By always using dt for your movements, your game's physics will remain perfectly smooth, fair, and consistent on any hardware!

Finally, the `draw()` function¶

Time to draw everyting!

main.nut
function draw() {
    background.draw(0, 0)
    acorn.draw(acorn_x, acorn_y)
    game_font.draw(20, 20, "Score: " + score)
}

We draw thing from back to front like baking a cake with layers, the top most layer being closest to the player: First the background at the screen top left. Then the acorn at it's current position. Finally the score, thank to the game_font. The cursor is always displayed last.

Full code¶

Lets recap, here is the full source code of this mini game:

main.nut
// Load assets
local background = Image("images/forest.png")
local acorn = Image("images/acorn.png")
local crunch = Audio("audio/crunch.ogg")
local game_font = Font("", 24)

// Game variables
local score = 0
local acorn_x = 10
local acorn_y = 10
local acorn_hspeed = 20
local acorn_vspeed = 20
local speed_boost = 20

// Configure the window
local window = Window.active()
window.set_title("Eat the nuts!")
window.set_icon("images/acorn.png")

// Setup game elements
Input.set_cursor("images/squirrel.png")
Audio.bgm_play("audio/purrple-cat-secret-of-the-forest.mp3")

function update(dt) {

    // Check if the player clicked on the nut
    if (Input.mouse_pressed(Input.MouseLeft)) {
        // Convert window mouse coordinates to canvas coordinates
        local mouse = window.to_canvas(Input.mouse_x(), Input.mouse_y())

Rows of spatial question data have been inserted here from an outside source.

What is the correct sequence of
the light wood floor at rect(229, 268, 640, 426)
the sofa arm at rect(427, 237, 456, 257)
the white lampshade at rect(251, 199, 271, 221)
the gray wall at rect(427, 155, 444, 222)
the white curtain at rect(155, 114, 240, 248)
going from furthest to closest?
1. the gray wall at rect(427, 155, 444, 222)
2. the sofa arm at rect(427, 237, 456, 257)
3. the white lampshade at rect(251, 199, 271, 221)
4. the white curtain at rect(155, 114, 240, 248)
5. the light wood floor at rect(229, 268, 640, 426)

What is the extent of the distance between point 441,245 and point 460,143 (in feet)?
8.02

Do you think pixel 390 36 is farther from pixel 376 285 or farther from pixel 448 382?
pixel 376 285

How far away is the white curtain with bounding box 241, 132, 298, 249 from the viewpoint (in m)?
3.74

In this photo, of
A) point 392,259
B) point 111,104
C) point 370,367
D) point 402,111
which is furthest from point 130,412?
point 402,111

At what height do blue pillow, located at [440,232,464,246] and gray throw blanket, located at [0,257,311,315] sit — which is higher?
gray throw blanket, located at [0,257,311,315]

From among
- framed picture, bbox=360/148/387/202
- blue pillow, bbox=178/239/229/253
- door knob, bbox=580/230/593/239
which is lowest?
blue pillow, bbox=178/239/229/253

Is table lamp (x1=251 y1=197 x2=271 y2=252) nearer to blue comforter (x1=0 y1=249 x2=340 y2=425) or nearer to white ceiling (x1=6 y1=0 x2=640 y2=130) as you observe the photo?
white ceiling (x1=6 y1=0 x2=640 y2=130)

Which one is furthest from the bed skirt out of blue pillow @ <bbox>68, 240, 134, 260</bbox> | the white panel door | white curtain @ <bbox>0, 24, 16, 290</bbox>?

        // Pure AABB Box-to-Box Overlap Check
        if ((mouse.x < (acorn_x + acorn.width())) &&
            ((mouse.x + 32.0) > acorn_x) &&
            (mouse.y < (acorn_y + acorn.height())) &&
            ((mouse.y + 32.0) > acorn_y)) {

            // Eat the nut!
            crunch.play()
            score += 1

            // Ramp up the speed multiplier with every catch
            if (acorn_hspeed > 0) {
                acorn_hspeed += speed_boost
            } else {
                acorn_hspeed -= speed_boost
            }
            if (acorn_vspeed > 0) {
                acorn_vspeed += speed_boost
            } else {
                acorn_vspeed -= speed_boost
            }

            // Teleport the nut to a fresh spot safely within screen boundaries
            acorn_x = rand() % (Canvas.width() - acorn.width())
            acorn_y = rand() % (Canvas.height() - acorn.height())
        }
    }

    // Apply frame-rate independent physics movement
    acorn_x += acorn_hspeed * dt
    acorn_y += acorn_vspeed * dt

    // Screen Edge Bouncing
    if (acorn_x < 0 || acorn_x + acorn.width() > Canvas.width()) {
        acorn_hspeed = -acorn_hspeed
        acorn_x = (acorn_x < 0) ? 0 : Canvas.width() - acorn.width()
    }
    if (acorn_y < 0 || acorn_y + acorn.height() > Canvas.height()) {
        acorn_vspeed = -acorn_vspeed
        acorn_y = (acorn_y < 0) ? 0 : Canvas.height() - acorn.height()
    }
}

function draw() {
    background.draw(0, 0)
    acorn.draw(acorn_x, acorn_y)
    game_font.draw(20, 20, "Score: " + score)
}

Congratulations!¶

You've made it!

Now you know everything required to start creating your game with Nutshell...

Go on, and share with us your creations!